● **TASK OBJECTIVE**
Write out all of the records below again, requests included, but multiply every number in the answers (the pixel coordinates and the distances in feet) by 2.05. Round each result to the number of decimal places the original had, with halves rounded up, and leave the pictures out.

═════ PROVIDED DATA

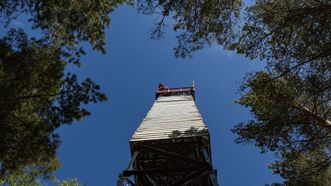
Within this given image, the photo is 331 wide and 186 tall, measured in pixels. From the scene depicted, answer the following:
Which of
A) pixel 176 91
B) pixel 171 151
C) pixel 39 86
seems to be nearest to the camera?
pixel 39 86

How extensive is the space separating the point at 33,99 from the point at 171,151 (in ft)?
13.1

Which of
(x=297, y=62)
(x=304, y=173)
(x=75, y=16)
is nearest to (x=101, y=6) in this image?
(x=75, y=16)

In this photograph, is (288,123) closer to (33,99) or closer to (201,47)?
(201,47)

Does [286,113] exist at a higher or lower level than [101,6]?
lower

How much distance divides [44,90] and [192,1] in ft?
15.4

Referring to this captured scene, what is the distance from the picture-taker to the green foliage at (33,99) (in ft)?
25.9

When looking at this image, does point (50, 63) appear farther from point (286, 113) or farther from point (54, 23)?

══════════

● **THE RESULT**
Within this given image, the photo is 331 wide and 186 tall, measured in pixels. From the scene depicted, answer the following:
Which of
A) pixel 176 91
B) pixel 171 151
C) pixel 39 86
seems to be nearest to the camera?
pixel 80 176

How extensive is the space separating the point at 33,99 from the point at 171,151 (in ft)?
26.9

Which of
(x=297, y=62)
(x=304, y=173)
(x=75, y=16)
is nearest to (x=101, y=6) in this image?
(x=154, y=33)

In this photograph, is (288,123) closer to (33,99) or closer to (201,47)?
(412,96)

Does [286,113] exist at a higher or lower level than [101,6]?
lower

How much distance divides [44,90] and [192,1] in ft?
31.6

Referring to this captured scene, what is the distance from the picture-taker to the green foliage at (33,99) (in ft)?
53.1

When looking at this image, does point (50, 63) appear farther from point (286, 113) or farther from point (54, 23)?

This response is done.